Members of the Secret Service detail that had unobtrusively shepherded him across the street met him at the door of Old Exec and gave verbal confirmation of the handoff to
the agents at the seldom-used White House exit and to agents in the parked cars that he passed. He led the way to the second floor of the musty building, and another agent opened a normal-looking door into a comfortable large room that was thoroughly soundproof. Several easy chairs and two large sofas formed a large, loose circle. Senior administration officials had come in earlier through various entrances and were gathered in small groups. They turned to face him, and a repeated murmur of “Mr. President” acknowledged his presence. He did not shake anyone’s hand and did not flash the famous smile but proceeded to an armchair, sat, and crossed his legs. The others took seats. All eyes were on him.
There was no preamble. “Each of you has been privately briefed within the past few hours concerning this latest event in Pakistan. It is an intolerable situation. A vital ally that already had given shelter to our single biggest enemy, Osama bin Laden, has been busy creating a new and possibly worse threat to our security, and as usual, intentionally keeping it secret from us.
“There is no way to sugarcoat my decision. As you were briefed, I intend to launch a military strike to wipe out that new sanctuary, and by doing so, to send a clear message to our friends throughout the Middle East. Any new terrorist leader will never be beyond the reach of the United States, and neither will any country that gives him sanctuary.” He paused, hands clasped before him, looking from face to face.
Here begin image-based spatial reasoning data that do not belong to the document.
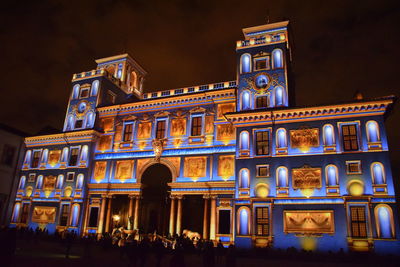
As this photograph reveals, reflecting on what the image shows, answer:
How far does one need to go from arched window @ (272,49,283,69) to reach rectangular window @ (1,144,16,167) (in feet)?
112

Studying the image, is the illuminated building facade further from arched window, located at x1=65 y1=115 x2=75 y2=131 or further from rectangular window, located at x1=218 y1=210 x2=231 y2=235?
arched window, located at x1=65 y1=115 x2=75 y2=131

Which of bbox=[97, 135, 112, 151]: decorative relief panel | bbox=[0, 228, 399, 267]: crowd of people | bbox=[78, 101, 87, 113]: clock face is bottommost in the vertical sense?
bbox=[0, 228, 399, 267]: crowd of people

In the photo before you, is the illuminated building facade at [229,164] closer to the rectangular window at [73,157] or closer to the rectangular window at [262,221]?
the rectangular window at [262,221]

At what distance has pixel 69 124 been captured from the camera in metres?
39.8

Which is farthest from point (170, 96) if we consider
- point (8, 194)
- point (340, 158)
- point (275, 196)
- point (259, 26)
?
point (8, 194)

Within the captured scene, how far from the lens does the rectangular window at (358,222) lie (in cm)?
2303

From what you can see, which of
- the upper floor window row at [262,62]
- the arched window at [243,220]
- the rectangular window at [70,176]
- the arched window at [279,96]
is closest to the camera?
the arched window at [243,220]

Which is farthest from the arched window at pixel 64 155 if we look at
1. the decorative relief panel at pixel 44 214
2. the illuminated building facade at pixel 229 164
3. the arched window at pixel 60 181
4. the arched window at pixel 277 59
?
the arched window at pixel 277 59

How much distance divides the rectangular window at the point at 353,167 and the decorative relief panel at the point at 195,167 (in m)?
12.6

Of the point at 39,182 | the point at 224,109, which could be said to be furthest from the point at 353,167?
the point at 39,182

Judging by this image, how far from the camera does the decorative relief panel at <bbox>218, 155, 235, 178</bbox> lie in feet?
96.7

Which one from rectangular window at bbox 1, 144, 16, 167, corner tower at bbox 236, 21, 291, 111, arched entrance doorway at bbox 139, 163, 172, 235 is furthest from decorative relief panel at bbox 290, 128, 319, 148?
rectangular window at bbox 1, 144, 16, 167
“We will hit it hard—very hard—and that once again includes boots on the ground for a short window of time, for I consider this to be a matter of utmost national security. Our military leaders predict that if all goes well, we will be in and out of there within three hours, leaving behind nothing but a smoking ruin. Consider it to be a surgical operation to remove a deadly cancer. Pakistan has to learn that this must stop! Before I give the final order, I wanted you all together to thank you for agreeing that this course of action is necessary. Any further discussion? Questions?”